- **Verilen Metin**
Telefonlarında ineklerinin fotoğrafını taşıyorlar

Güncelleme Tarihi:

Telefonlarında ineklerinin fotoğrafını taşıyorlar
Oluşturulma Tarihi: Ekim 25, 2009 00:00

Hale bir güzellik kraliçesi. 3 yaşında ve çok bereketli memeleri var. Günde 32 litre süt veriyor. Geçtiğimiz hafta Bursa Tarım Fuarı’nda İnek Güzellik Yarışması’nda, hiçbir torpilin işlemediği Alman hakem tarafından kraliçe seçildi. Ünlü Magic Life Otelleri’nin sahipleri Recai Arslan’ın ineği o. Eğer Arslan yarıştan sonra, “Hale için beş yıldızlı otellerimde değil de, ahırda yattığım zamanlar oluyor” demeseydi bu haber sıradan bir yarışma haberi olarak kalacaktı.

Bu cümleyi okuyunca, onun bu tutkusunu anlamak için Orhangazi’deki çiftliğine gittim. 3-5 inekli küçük bir hobi çiftliği bekliyorken, 614 ineklik bir çiftlikle karşılaşınca yutkundum. İşin aslını da orada öğrendim. Meğer bu tutkunun asıl sahipleri kızları Şebnem Ergüder, Sevim Arslan Kınay ve Şehnaz Karamancı’ymış. Kendisinden habersiz bu çiftliği kurduklarında, babaları da çok şaşırmış. Bu üç kız kardeş, beş yıldızlı otellerinin şezlongunda keyif yapmak yerine, 614 ineğin dışkısının nahoş kokuttuğu çiftlikte her gün mesaiye geliyorlar. Hayvanların çiftliğe ilk geldiği gün hüngür hüngür ağlatan, ineklerinden biri “güzel” seçildiğinde Kainat Güzeli olmuş kadar zafer sarhoşluğu yaşatan, onların resimlerini telefonda taşıtan bir tutkudan söz ediyoruz.

Bursa Orhangazi’deki topraklar Arslan Ailesi’ne, Kurtuluş Savaşı sırasında gazi olan dedelerine devletin armağan ettiği araziler. Bin dönümlük arazinin üzerindeki inek çiftliği 35 dönüm. Arazinin diğer bölümlerinde kiraz ve zeytin ağaçları var. Recai Arslan, turizmciliğe 1970’li yıllarda tekneyle gezerken Dalaman’ı beğenip arsa alarak başlamış.

1980’li yıllarda da ilk Magic Life Oteli’ni kurmuş. Recai Bey’in kızlarının A’dan Z’ye her işin altında imzaları var. Oteli kurarken, amelesinden müteahhidine kadar tüm iş görüşmelerini kızı Şebnem Ergüder yapmış. Çiftliği kurarken babalarından habersiz kasaplarla, celeplerle muhatap olan ise bu kez diğer kızları Sevim Arslan Kınay ve Şehnaz Karamancı olmuş.

- **Veri Setinden Alıntılar**
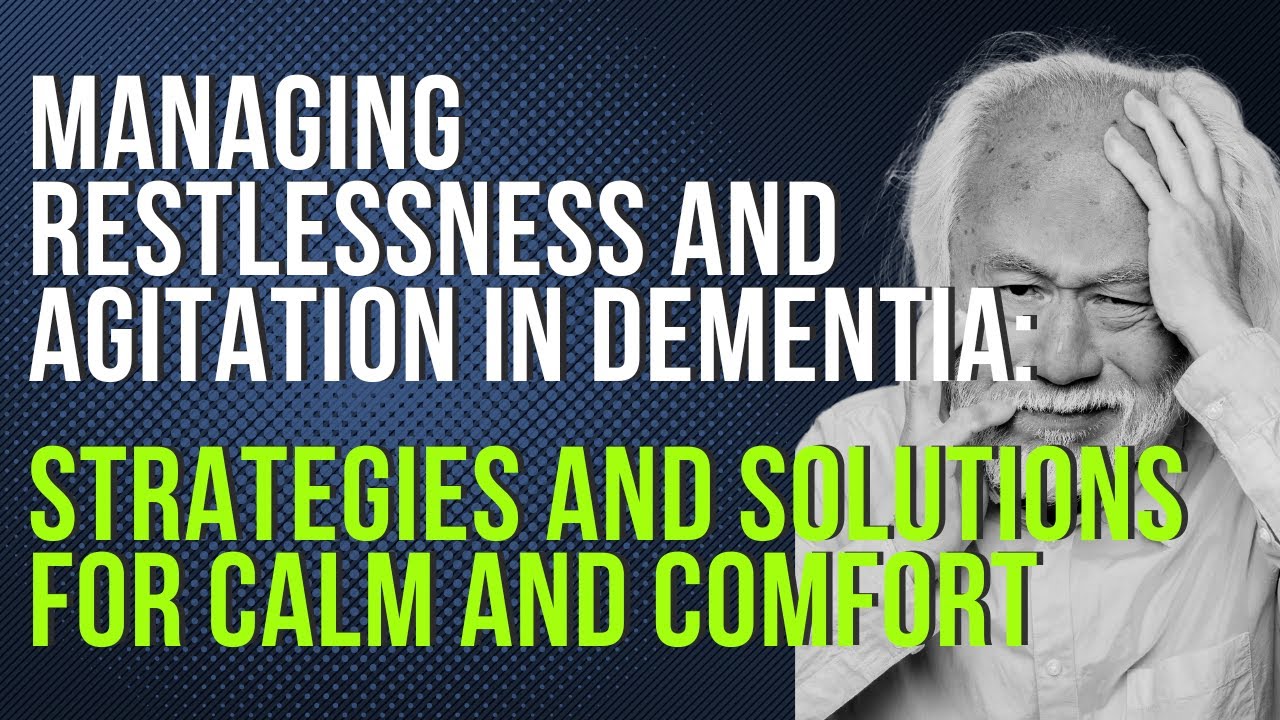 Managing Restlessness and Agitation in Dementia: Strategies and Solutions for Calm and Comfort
==
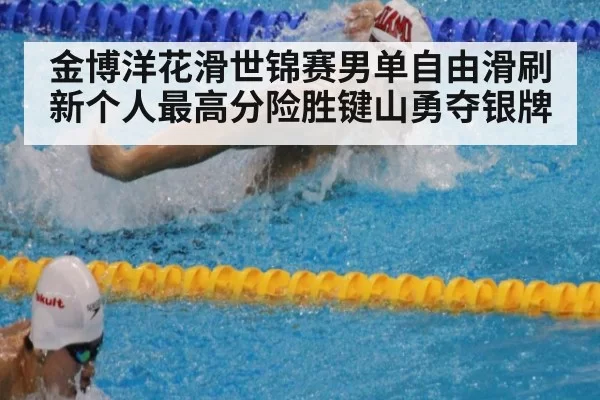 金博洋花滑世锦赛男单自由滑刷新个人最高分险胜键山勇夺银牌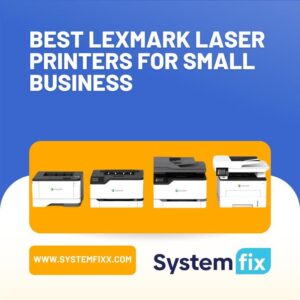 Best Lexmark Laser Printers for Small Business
---
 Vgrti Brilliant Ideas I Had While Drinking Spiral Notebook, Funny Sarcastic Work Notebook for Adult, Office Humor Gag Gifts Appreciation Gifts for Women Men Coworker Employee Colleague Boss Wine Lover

- **Yapılacak İş**
Arslan ailesinin Orhangazi'deki inek çiftliğini anlatan yazıyı son cümlesinden itibaren sürdürün.

- **Cevap Bölümü**
LÜKS OTELDEN AHIR İNŞAATINA

Sevim Hanım, “Elimizde atıl araziler vardı, ne yapalım diye konuşurken” cümlesiyle lafa başlayınca baba Recai Arslan düzeltiyor: “Hayır efendim konuşurken değil, onlar kendi aralarında konuşurken”... Sevim Hanım, inek cumhuriyeti sayılan Teksas’ta okuduğu için, bu virüsün kanına belki de oradan girdiğini söylüyor: “İnekler dört ayaklıdır ve süt verir bilgisinden başka bir şey bilmiyordum.”

Dolayısıyla yatırıma başlamadan tam iki yıl fizibilite yapmış. Ziraat mühendislerinden dersler almış, sütü kime satarım, pazarlamada şansım ne olur diye kafa yormuş. Bununla kalmamış, iki yıl boyunca Türkiye’deki bütün çiftlikleri tek tek gezmiş. Niye bu kadar titizlendiğini sorduğumda, “Macera uğruna para batıramazdım da ondan” cevabını veriyor.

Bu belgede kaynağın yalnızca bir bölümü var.